STORED ROWS:
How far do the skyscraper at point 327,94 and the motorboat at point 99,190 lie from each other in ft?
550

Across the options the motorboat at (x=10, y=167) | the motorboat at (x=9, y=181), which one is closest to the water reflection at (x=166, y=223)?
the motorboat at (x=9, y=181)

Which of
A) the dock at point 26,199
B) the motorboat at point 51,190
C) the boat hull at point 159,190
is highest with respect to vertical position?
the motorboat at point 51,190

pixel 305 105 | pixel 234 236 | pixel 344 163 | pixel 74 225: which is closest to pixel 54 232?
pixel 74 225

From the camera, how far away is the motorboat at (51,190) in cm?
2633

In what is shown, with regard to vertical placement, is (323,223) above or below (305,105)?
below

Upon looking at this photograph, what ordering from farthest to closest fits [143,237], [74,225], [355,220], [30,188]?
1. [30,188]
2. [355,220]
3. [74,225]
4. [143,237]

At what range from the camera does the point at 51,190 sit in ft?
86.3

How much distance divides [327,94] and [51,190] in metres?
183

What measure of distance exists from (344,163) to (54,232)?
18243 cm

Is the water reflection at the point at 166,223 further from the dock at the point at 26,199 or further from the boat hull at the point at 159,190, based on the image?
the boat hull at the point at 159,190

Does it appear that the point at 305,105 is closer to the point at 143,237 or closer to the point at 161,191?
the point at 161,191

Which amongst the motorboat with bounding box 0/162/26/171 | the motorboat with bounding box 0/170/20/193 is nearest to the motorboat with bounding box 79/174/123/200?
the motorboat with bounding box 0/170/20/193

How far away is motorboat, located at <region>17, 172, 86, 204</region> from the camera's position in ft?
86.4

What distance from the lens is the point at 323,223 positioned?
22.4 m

* * *

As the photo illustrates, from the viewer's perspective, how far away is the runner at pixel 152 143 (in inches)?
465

GOAL OF THE EXERCISE:
Identify every line of the entries above that contains the string "water", treating uppercase and lowercase letters as distinct, and copy each such line in full.

ANSWER TO THE PROBLEM:
Across the options the motorboat at (x=10, y=167) | the motorboat at (x=9, y=181), which one is closest to the water reflection at (x=166, y=223)?
Is the water reflection at the point at 166,223 further from the dock at the point at 26,199 or further from the boat hull at the point at 159,190, based on the image?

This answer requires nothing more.